- _Artigo_
┄┄┄┄┄┄┄┄┄┄
Há mais de um mês, o governador, por meio de seu advogado João Paulo Brzezinski, acionou judicialmente o site Wikipedia e as redes sociais Twitter e Facebook. No primeiro caso, o tucano solicitou a correção de informações sobre seu perfil, já que o site traz tópicos como Recebimento de propina; Corrupção; Envolvimento com o bicheiro Carlinhos Cachoeira; Agressão; Nepotismo e Turma exclusiva para curso de Direito.
O advogado de Marconi explicou que as informações no Wikipedia fugiam da realidade e faziam alusões a processos que não existem. A notificação judicial para que o Wikipedia retire as informações foi protocolada no dia 03 de junho, porém, o site ainda não foi notificado.
Já em relação às redes sociais, o governador notificou extrajudicialmente o Facebook, requerendo que fossem retiradas mensagens ofensivas de um perfil, que o advogado acredita ser falso. O Twitter foi interpelado para fornecer informações de um usuário que também escreveu mensagens de ataques a Marconi. No caso do Facebook, Brzenzinski informou que a AR da notificação já voltou, mas que ainda não há uma resposta. Quanto ao Twitter, a carta de notificação nem foi expedida ainda pelo cartório.
┄┄┄┄┄┄┄┄┄┄
- _Linhas de dados_

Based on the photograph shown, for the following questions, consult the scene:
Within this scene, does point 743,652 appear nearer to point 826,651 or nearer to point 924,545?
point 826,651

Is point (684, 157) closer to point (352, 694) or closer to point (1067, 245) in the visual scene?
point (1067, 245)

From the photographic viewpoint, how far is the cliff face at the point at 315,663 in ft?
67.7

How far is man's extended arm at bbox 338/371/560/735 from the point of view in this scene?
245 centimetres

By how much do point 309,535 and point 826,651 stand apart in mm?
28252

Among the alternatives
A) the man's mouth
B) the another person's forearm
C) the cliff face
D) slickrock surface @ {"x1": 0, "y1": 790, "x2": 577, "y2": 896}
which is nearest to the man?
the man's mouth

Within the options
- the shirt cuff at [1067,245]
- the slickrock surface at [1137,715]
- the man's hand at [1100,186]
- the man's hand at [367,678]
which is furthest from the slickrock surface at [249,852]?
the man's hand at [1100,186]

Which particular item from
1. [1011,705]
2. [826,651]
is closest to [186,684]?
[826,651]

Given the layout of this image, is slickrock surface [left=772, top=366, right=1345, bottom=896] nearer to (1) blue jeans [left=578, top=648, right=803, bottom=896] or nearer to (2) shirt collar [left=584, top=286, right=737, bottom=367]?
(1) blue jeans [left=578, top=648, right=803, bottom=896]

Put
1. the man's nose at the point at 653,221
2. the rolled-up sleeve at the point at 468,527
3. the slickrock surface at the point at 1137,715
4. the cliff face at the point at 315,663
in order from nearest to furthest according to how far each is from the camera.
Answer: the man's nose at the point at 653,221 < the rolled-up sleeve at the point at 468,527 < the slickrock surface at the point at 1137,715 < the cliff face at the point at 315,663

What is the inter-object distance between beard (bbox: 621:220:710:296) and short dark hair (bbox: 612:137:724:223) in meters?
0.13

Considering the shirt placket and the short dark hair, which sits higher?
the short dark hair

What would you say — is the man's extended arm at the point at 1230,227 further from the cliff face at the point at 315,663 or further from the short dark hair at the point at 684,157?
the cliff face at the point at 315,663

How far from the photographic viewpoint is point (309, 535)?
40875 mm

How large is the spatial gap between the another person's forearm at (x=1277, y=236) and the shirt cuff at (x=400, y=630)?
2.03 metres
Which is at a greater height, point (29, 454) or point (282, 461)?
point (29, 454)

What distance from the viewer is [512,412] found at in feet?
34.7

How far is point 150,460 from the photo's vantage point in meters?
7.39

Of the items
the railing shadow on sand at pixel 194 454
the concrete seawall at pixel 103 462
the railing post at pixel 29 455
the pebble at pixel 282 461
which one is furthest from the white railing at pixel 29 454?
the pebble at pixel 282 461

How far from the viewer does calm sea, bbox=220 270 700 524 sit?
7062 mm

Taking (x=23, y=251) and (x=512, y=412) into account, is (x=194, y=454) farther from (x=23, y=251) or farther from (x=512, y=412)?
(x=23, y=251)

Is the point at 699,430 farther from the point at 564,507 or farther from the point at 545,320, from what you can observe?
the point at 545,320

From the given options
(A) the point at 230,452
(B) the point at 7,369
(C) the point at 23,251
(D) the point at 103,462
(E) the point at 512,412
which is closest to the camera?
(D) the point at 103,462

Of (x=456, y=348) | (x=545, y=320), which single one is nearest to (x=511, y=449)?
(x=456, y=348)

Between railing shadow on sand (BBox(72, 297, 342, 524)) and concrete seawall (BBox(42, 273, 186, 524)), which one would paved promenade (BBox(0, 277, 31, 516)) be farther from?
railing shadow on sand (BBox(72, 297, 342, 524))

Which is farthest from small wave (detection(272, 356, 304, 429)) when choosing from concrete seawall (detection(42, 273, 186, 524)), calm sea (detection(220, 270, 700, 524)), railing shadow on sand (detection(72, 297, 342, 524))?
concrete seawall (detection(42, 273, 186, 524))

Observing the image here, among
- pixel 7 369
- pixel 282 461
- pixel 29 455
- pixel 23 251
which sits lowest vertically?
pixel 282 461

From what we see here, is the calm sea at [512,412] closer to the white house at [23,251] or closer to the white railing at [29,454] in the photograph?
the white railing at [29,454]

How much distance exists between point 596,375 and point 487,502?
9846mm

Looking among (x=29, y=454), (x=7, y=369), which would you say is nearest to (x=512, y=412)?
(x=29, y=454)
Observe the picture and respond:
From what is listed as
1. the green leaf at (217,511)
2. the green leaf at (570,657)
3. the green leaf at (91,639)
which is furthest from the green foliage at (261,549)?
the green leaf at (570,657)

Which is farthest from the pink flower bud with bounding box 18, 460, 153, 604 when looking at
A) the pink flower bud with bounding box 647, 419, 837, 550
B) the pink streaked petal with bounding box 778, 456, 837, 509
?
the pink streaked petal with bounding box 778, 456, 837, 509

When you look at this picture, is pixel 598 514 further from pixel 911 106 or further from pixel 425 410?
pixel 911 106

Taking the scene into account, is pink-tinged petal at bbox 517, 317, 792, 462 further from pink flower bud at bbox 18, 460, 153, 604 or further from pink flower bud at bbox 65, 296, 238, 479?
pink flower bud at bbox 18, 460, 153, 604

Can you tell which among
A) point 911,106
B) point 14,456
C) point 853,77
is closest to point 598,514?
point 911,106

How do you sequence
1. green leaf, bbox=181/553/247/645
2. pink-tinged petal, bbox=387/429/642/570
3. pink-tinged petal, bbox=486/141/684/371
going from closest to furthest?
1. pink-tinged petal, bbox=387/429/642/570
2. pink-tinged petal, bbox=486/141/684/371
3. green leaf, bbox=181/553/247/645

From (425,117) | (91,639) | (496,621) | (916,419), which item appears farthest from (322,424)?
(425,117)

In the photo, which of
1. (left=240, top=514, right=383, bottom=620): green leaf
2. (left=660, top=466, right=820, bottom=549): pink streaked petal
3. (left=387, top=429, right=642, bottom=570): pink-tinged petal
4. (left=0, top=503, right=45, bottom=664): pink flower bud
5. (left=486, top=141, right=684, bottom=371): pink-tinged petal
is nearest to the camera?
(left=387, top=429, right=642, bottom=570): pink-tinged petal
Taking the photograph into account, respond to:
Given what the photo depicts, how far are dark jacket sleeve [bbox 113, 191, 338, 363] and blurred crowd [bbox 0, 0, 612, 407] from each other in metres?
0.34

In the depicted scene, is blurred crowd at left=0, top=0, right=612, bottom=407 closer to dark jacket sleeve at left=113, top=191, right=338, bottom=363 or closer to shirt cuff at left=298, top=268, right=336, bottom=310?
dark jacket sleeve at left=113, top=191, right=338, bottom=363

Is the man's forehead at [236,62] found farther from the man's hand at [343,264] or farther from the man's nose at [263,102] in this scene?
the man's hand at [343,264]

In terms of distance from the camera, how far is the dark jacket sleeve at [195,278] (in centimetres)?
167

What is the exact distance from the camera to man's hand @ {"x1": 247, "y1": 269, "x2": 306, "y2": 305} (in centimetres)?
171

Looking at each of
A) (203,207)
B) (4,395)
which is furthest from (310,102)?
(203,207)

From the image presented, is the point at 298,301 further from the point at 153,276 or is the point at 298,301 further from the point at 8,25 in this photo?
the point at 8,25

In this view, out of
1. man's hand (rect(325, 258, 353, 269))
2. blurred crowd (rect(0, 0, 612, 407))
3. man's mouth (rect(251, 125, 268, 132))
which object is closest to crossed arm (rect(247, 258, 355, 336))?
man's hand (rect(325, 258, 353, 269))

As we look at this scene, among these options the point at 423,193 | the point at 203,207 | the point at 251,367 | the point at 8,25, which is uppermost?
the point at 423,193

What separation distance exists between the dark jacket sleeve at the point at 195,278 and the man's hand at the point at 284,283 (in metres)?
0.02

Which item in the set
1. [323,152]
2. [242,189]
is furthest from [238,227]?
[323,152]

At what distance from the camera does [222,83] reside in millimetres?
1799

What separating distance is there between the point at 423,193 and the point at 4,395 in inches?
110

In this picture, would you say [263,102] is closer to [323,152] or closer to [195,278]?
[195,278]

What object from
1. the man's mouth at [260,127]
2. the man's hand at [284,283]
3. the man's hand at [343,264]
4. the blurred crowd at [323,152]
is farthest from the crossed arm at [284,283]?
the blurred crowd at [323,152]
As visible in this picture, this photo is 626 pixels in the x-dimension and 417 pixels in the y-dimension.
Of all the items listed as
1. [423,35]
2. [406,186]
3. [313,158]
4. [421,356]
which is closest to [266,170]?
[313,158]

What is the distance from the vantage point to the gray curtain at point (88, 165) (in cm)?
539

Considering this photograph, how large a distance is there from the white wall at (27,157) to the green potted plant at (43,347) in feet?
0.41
┄┄┄┄┄┄┄┄┄┄
- _Requisito A_
Com base no artigo, explique em uma a três frases por que o governador pediu à Wikipedia a correção das informações sobre seu perfil.
- _Requisito B_
Substitua "cartório" por "tabelionato" no trecho do artigo que começa nas palavras "Já em relação" e vai até "ainda pelo cartório.", reescrevendo-o por completo com essa troca.
- _Requisito C_
Reescreva em forma de lista o parágrafo do artigo que começa com "Já em relação às redes sociais", mantendo seus fatos principais.

- _Resposta completa A_
O governador pediu a correção porque o site trazia sobre ele tópicos como Recebimento de propina, Corrupção, Envolvimento com o bicheiro Carlinhos Cachoeira, Agressão, Nepotismo e Turma exclusiva para curso de Direito. Segundo seu advogado, essas informações fugiam da realidade e faziam alusões a processos que não existem.

- _Resposta completa B_
Já em relação às redes sociais, o governador notificou extrajudicialmente o Facebook, requerendo que fossem retiradas mensagens ofensivas de um perfil, que o advogado acredita ser falso. O Twitter foi interpelado para fornecer informações de um usuário que também escreveu mensagens de ataques a Marconi. No caso do Facebook, Brzenzinski informou que a AR da notificação já voltou, mas que ainda não há uma resposta. Quanto ao Twitter, a carta de notificação nem foi expedida ainda pelo tabelionato.

- _Resposta completa C_
- O governador notificou extrajudicialmente o Facebook para que fossem retiradas mensagens ofensivas de um perfil que o advogado acredita ser falso.
- O Twitter foi interpelado para fornecer informações de um usuário que também escreveu mensagens de ataque a Marconi.
- No caso do Facebook, a AR da notificação já voltou, mas ainda não há resposta.
- No caso do Twitter, a carta de notificação ainda não foi expedida pelo cartório.